AI-powered predictions of the three-dimensional structures of nearly all cataloged proteins known to science have been made by DeepMind and EMBL’s European Bioinformatics Institute (EMBL-EBI). The catalog is freely and openly available to the scientific community, via the AlphaFold Protein Structure Database.
The two organizations hope the expanded database will continue to increase our understanding of biology, helping countless more scientists in their work as they strive to tackle global challenges.
This major milestone marks the database being expanded by approximately 200 times. It has grown from nearly 1 million protein structures to over 200 million, and now covers almost every organism on Earth that has had its genome sequenced. Predicted structures for a wide range of species, including plants, bacteria, animals, and other organisms are now included in the expanded database. This opens up new avenues of research across the life sciences that will have an impact on global challenges, including sustainability, food insecurity, and neglected diseases.
Now, a predicted structure will be available for practically all protein sequences in the UniProt protein database. This release will also open up new research avenues, including supporting bioinformatics and computational work by allowing scientists to potentially spot patterns and trends in the database.
“AlphaFold now offers a 3D view of the protein universe,” said Edith Heard, Director General of EMBL. “The popularity and growth of the AlphaFold Database is testament to the success of the collaboration between DeepMind and EMBL. It shows us a glimpse of the power of multidisciplinary science.”

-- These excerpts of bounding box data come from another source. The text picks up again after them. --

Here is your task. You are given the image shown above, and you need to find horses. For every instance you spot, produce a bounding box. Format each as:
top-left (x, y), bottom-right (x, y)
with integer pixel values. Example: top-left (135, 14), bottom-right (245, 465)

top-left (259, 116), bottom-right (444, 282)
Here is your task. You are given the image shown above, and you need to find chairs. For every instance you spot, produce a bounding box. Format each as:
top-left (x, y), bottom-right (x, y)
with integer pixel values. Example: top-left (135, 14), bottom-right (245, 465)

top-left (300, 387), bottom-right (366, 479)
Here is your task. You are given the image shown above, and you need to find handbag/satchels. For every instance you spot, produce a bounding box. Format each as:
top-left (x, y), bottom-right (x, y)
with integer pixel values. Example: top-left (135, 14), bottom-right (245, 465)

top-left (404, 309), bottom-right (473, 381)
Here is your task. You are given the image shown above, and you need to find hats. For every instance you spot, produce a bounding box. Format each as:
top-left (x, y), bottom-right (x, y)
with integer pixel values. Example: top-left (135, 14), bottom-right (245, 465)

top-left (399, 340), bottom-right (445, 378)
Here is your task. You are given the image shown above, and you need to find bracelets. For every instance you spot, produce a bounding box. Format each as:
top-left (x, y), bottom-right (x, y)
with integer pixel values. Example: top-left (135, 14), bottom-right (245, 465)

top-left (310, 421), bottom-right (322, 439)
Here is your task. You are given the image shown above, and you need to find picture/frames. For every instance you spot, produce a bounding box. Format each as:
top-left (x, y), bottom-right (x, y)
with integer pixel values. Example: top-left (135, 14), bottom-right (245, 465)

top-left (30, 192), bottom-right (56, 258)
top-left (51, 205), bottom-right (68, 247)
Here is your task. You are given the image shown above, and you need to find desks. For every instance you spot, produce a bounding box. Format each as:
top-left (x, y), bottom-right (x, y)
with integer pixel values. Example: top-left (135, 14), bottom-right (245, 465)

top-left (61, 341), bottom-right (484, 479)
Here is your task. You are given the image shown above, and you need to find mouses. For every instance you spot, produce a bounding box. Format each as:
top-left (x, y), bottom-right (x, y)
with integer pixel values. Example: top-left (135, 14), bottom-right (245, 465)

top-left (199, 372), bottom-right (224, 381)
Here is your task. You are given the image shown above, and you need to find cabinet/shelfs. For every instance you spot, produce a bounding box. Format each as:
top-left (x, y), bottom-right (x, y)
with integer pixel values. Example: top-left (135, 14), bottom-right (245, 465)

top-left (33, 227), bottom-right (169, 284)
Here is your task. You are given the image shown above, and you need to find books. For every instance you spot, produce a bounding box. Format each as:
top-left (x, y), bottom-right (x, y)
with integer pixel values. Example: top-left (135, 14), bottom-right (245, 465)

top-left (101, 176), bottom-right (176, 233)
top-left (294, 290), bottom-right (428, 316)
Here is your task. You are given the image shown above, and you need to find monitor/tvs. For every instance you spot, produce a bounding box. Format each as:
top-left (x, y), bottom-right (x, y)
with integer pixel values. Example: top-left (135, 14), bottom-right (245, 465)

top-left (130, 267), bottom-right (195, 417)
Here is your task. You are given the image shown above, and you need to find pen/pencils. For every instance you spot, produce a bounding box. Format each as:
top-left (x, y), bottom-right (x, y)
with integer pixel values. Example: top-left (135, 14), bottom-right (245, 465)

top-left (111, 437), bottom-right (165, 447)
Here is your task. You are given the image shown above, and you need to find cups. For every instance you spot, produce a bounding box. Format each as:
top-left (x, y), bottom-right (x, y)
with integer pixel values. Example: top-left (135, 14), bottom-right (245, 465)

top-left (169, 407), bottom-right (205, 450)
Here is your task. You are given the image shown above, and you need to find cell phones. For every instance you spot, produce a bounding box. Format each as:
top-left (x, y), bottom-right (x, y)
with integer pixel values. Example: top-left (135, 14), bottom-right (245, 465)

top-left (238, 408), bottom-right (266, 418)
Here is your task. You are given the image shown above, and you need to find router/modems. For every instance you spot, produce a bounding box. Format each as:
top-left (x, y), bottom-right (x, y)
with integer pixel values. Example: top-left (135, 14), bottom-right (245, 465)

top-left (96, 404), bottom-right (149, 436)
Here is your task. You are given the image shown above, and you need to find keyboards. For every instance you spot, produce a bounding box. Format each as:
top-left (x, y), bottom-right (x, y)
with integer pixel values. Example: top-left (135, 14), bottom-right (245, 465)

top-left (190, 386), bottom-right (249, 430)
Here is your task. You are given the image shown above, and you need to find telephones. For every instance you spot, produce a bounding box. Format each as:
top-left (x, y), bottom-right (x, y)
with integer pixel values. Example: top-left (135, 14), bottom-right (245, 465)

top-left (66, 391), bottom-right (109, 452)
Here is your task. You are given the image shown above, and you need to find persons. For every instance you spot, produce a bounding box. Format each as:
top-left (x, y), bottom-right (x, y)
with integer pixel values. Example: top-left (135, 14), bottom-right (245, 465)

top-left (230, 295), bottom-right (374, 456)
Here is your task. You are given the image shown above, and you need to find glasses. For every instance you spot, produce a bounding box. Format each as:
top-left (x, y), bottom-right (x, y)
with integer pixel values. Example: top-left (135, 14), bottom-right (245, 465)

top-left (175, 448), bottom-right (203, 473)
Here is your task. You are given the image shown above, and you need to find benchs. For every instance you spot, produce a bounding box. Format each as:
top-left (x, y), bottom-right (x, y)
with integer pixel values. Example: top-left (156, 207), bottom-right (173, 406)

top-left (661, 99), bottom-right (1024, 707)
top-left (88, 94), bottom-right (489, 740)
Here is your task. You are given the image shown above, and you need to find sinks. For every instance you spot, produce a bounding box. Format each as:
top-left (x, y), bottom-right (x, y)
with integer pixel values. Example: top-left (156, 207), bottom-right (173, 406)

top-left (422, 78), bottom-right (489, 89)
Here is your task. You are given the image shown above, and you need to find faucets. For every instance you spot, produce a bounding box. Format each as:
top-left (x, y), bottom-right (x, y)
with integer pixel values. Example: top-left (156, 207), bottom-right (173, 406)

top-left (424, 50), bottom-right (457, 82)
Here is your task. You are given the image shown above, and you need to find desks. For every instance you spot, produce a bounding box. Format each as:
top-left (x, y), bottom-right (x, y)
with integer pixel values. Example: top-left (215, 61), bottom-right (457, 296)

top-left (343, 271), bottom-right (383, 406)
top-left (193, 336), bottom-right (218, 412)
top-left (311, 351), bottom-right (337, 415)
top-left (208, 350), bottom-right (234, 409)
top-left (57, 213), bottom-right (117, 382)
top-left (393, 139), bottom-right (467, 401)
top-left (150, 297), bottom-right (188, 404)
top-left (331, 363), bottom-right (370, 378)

“We’ve been amazed by the rate at which AlphaFold has already become an essential tool for hundreds of thousands of scientists in labs and universities across the world,” said Demis Hassabis, Founder and CEO of DeepMind. “From fighting disease to tackling plastic pollution, AlphaFold has already enabled incredible impact on some of our biggest global challenges. Our hope is that this expanded database will aid countless more scientists in their important work and open up completely new avenues of scientific discovery.”
DeepMind and EMBL-EBI launched the AlphaFold database in July 2021. At that time it contained more than 350,000 protein structure predictions, including the entire human proteome. Subsequent updates saw the addition of UniProtKB/SwissProt and 27 new proteomes, 17 of which represent neglected tropical diseases that continue to devastate the lives of more than 1 billion people globally.
More than 1,000 scientific papers have cited the database and over 500,000 researchers from over 190 countries have accessed the AlphaFold Database to view over two million structures in just over one year.
The team has also seen researchers building on AlphaFold to create and adapt tools such as Foldseek and Dali which allow users to search for entries similar to a given protein. Others have adopted the core machine learning ideas behind AlphaFold, forming the backbone of a slate of new algorithms in this space, or applying them to areas such as RNA structure prediction or developing new models for designing proteins.
AlphaFold has also shown impact in areas such as improving our ability to fight plastic pollution, gaining insight into Parkinson’s disease, increasing the health of honey bees, understanding how ice forms, tackling neglected diseases such as Chagas disease and Leishmaniasis, and exploring human evolution.
“We released AlphaFold in the hopes that other teams could learn from and build on the advances we made, and it has been exciting to see that happen so quickly. Many other AI research organizations have now entered the field and are building on AlphaFold’s advances to create further breakthroughs. This is truly a new era in structural biology, and AI-based methods are going to drive incredible progress,” said John Jumper, Research Scientist and AlphaFold Lead at DeepMind.
“AlphaFold has sent ripples through the molecular biology community. In the past year alone, there have been over a thousand scientific articles on a broad range of research topics which use AlphaFold structures; I have never seen anything like it,” said Sameer Velankar, Team Leader at EMBL-EBI’s Protein Data Bank in Europe. “And this is just the impact of one million predictions; imagine the impact of having over 200 million protein structure predictions openly accessible in the AlphaFold Database.”
DeepMind and EMBL-EBI will continue to refresh the database periodically, with the aim of improving features and functionality in response to user feedback. Access to structures will continue to be fully open, under a CC-BY 4.0 license, and bulk downloads will be made available via Google Cloud Public Datasets.